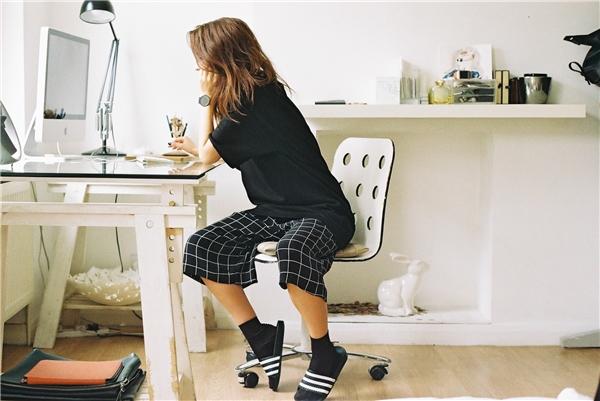 Nếu bạn đang sở hữu một đôi dép đế đen thì nên kết hợp chúngcùng với vớ đen, cách phối này sẽ không gây rối mắt người nhìn.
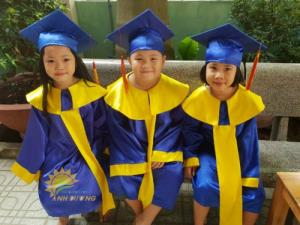 Cung cấp lễ phục tốt nghiệp cho trẻ em mầm...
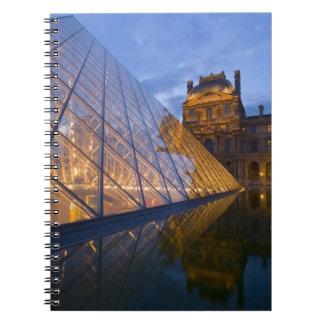 Francia, París. El Louvre en el crepúsculo. Crédit Libreta Espiral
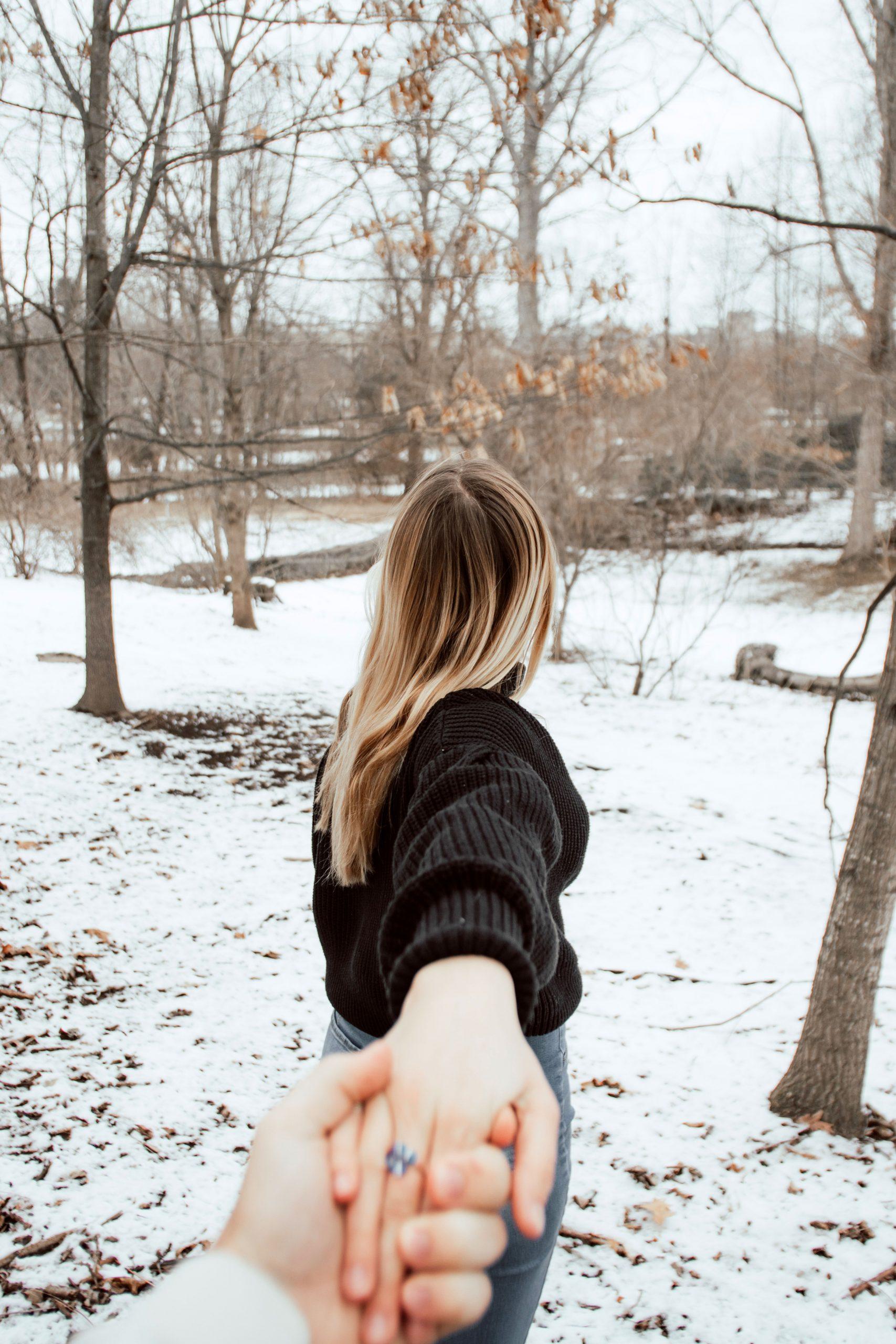 Love Couple Sad Dp Images pictures pics free hd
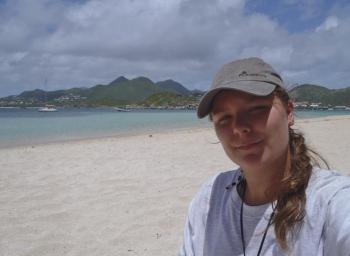 Léa Daures à l'îlet Pinel, sur le terrain
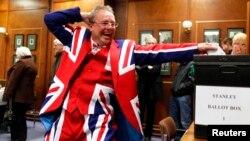 Cử tri quần đảo Falkland sẽ trả lời 'có' hay 'không' đối với câu hỏi: 'Quý vị có muốn quần đảo Falkland duy trì tình trạng chính trị hiện thời, là lãnh thổ ở hải ngoại của Vương quốc Anh hay không?'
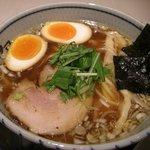 伊駄天 - 醤油らー麺+あじ玉¥750+100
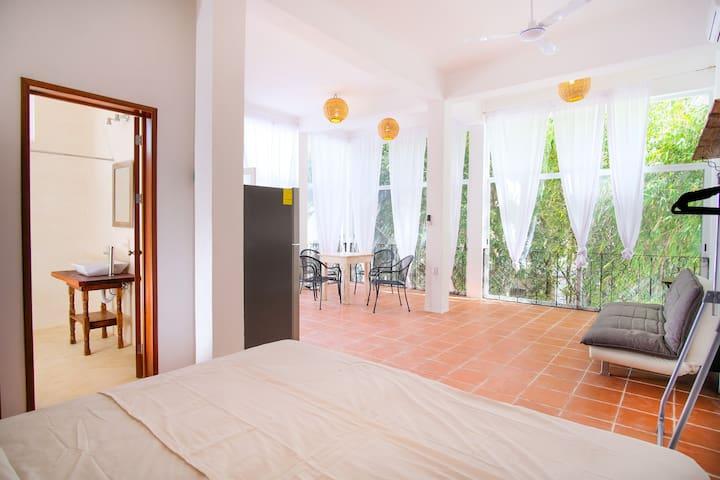 VERY NEW Spacious Studio in Tulum´s best spot @ V1 - Tulum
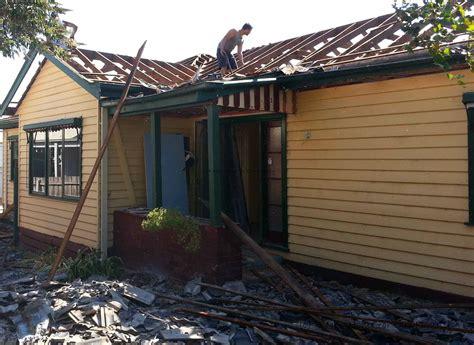 demolition salvage   home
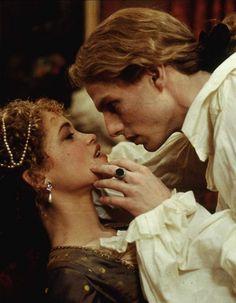 Tom Cruise as Lestat de Lioncourt in Interview With The Vampire (1994). Vampire Photo, Vampire Film, Vampire Love, Vampire Art, Anne Rice, Tom Cruise, Brad Pitt, Vampiro Lestat, Grim Fairy Tales
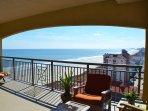Gorgeous ocean views, private balcony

——————————

DIRECTIONS FOR THIS TASK ::
Please transcribe each entry exactly and exclude any image it contains.

ANSWER SPACE ::
 Nếu bạn đang sở hữu một đôi dép đế đen thì nên kết hợp chúngcùng với vớ đen, cách phối này sẽ không gây rối mắt người nhìn.
 Cung cấp lễ phục tốt nghiệp cho trẻ em mầm...
 Francia, París. El Louvre en el crepúsculo. Crédit Libreta Espiral
 Love Couple Sad Dp Images pictures pics free hd
 Léa Daures à l'îlet Pinel, sur le terrain
 Cử tri quần đảo Falkland sẽ trả lời 'có' hay 'không' đối với câu hỏi: 'Quý vị có muốn quần đảo Falkland duy trì tình trạng chính trị hiện thời, là lãnh thổ ở hải ngoại của Vương quốc Anh hay không?'
 伊駄天 - 醤油らー麺+あじ玉¥750+100
 VERY NEW Spacious Studio in Tulum´s best spot @ V1 - Tulum
 demolition salvage   home
 Tom Cruise as Lestat de Lioncourt in Interview With The Vampire (1994). Vampire Photo, Vampire Film, Vampire Love, Vampire Art, Anne Rice, Tom Cruise, Brad Pitt, Vampiro Lestat, Grim Fairy Tales
Gorgeous ocean views, private balcony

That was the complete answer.